== What the exercise asks ==
Print out the complete set of records below, exactly as they read.

-- -- --

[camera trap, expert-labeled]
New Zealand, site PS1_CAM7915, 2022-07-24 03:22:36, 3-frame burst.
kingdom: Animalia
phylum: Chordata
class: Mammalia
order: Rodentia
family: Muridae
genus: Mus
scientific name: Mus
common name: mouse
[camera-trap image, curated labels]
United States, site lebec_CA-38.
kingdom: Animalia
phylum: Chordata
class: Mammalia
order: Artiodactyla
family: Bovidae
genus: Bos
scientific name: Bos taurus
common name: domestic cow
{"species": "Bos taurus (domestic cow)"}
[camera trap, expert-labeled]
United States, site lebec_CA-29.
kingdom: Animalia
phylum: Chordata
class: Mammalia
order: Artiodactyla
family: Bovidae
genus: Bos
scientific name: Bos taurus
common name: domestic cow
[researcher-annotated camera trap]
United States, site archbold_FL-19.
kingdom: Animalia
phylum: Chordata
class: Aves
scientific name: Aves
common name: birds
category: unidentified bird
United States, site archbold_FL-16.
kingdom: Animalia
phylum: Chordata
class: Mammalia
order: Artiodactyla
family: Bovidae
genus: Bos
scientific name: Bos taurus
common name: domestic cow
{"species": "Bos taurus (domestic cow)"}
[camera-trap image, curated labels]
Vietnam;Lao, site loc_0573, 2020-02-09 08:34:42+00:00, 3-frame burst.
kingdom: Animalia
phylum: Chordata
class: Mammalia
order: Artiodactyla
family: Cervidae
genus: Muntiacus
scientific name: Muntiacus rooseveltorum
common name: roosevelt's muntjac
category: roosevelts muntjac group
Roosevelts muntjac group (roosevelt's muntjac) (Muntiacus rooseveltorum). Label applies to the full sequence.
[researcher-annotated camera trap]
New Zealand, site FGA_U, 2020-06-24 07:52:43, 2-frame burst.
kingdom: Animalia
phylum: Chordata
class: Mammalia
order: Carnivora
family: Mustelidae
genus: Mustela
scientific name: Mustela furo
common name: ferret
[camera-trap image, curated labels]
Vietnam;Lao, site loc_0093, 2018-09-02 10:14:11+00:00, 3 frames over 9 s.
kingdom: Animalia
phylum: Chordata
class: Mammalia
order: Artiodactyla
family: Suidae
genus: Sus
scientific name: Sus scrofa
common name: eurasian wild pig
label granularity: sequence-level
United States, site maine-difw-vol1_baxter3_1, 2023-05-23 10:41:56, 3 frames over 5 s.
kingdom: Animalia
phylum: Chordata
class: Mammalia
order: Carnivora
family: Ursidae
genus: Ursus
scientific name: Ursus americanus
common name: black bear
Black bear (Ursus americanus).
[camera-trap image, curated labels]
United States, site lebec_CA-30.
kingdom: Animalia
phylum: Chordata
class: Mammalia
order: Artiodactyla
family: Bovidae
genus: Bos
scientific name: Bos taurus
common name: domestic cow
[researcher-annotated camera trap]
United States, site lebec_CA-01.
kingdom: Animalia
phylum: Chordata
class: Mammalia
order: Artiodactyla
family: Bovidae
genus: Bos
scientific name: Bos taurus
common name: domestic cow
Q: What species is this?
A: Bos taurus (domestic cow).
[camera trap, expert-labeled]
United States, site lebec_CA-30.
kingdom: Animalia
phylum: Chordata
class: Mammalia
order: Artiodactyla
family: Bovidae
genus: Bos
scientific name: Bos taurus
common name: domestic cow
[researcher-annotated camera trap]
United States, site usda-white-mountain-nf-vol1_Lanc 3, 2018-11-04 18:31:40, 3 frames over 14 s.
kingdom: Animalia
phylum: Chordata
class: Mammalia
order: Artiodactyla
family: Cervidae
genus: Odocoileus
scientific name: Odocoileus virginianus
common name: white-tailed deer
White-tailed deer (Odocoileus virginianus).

-- -- --

== Task response ==
[camera trap, expert-labeled]
New Zealand, site PS1_CAM7915, 2022-07-24 03:22:36, 3-frame burst.
kingdom: Animalia
phylum: Chordata
class: Mammalia
order: Rodentia
family: Muridae
genus: Mus
scientific name: Mus
common name: mouse
[camera-trap image, curated labels]
United States, site lebec_CA-38.
kingdom: Animalia
phylum: Chordata
class: Mammalia
order: Artiodactyla
family: Bovidae
genus: Bos
scientific name: Bos taurus
common name: domestic cow
{"species": "Bos taurus (domestic cow)"}
[camera trap, expert-labeled]
United States, site lebec_CA-29.
kingdom: Animalia
phylum: Chordata
class: Mammalia
order: Artiodactyla
family: Bovidae
genus: Bos
scientific name: Bos taurus
common name: domestic cow
[researcher-annotated camera trap]
United States, site archbold_FL-19.
kingdom: Animalia
phylum: Chordata
class: Aves
scientific name: Aves
common name: birds
category: unidentified bird
United States, site archbold_FL-16.
kingdom: Animalia
phylum: Chordata
class: Mammalia
order: Artiodactyla
family: Bovidae
genus: Bos
scientific name: Bos taurus
common name: domestic cow
{"species": "Bos taurus (domestic cow)"}
[camera-trap image, curated labels]
Vietnam;Lao, site loc_0573, 2020-02-09 08:34:42+00:00, 3-frame burst.
kingdom: Animalia
phylum: Chordata
class: Mammalia
order: Artiodactyla
family: Cervidae
genus: Muntiacus
scientific name: Muntiacus rooseveltorum
common name: roosevelt's muntjac
category: roosevelts muntjac group
Roosevelts muntjac group (roosevelt's muntjac) (Muntiacus rooseveltorum). Label applies to the full sequence.
[researcher-annotated camera trap]
New Zealand, site FGA_U, 2020-06-24 07:52:43, 2-frame burst.
kingdom: Animalia
phylum: Chordata
class: Mammalia
order: Carnivora
family: Mustelidae
genus: Mustela
scientific name: Mustela furo
common name: ferret
[camera-trap image, curated labels]
Vietnam;Lao, site loc_0093, 2018-09-02 10:14:11+00:00, 3 frames over 9 s.
kingdom: Animalia
phylum: Chordata
class: Mammalia
order: Artiodactyla
family: Suidae
genus: Sus
scientific name: Sus scrofa
common name: eurasian wild pig
label granularity: sequence-level
United States, site maine-difw-vol1_baxter3_1, 2023-05-23 10:41:56, 3 frames over 5 s.
kingdom: Animalia
phylum: Chordata
class: Mammalia
order: Carnivora
family: Ursidae
genus: Ursus
scientific name: Ursus americanus
common name: black bear
Black bear (Ursus americanus).
[camera-trap image, curated labels]
United States, site lebec_CA-30.
kingdom: Animalia
phylum: Chordata
class: Mammalia
order: Artiodactyla
family: Bovidae
genus: Bos
scientific name: Bos taurus
common name: domestic cow
[researcher-annotated camera trap]
United States, site lebec_CA-01.
kingdom: Animalia
phylum: Chordata
class: Mammalia
order: Artiodactyla
family: Bovidae
genus: Bos
scientific name: Bos taurus
common name: domestic cow
Q: What species is this?
A: Bos taurus (domestic cow).
[camera trap, expert-labeled]
United States, site lebec_CA-30.
kingdom: Animalia
phylum: Chordata
class: Mammalia
order: Artiodactyla
family: Bovidae
genus: Bos
scientific name: Bos taurus
common name: domestic cow
[researcher-annotated camera trap]
United States, site usda-white-mountain-nf-vol1_Lanc 3, 2018-11-04 18:31:40, 3 frames over 14 s.
kingdom: Animalia
phylum: Chordata
class: Mammalia
order: Artiodactyla
family: Cervidae
genus: Odocoileus
scientific name: Odocoileus virginianus
common name: white-tailed deer
White-tailed deer (Odocoileus virginianus).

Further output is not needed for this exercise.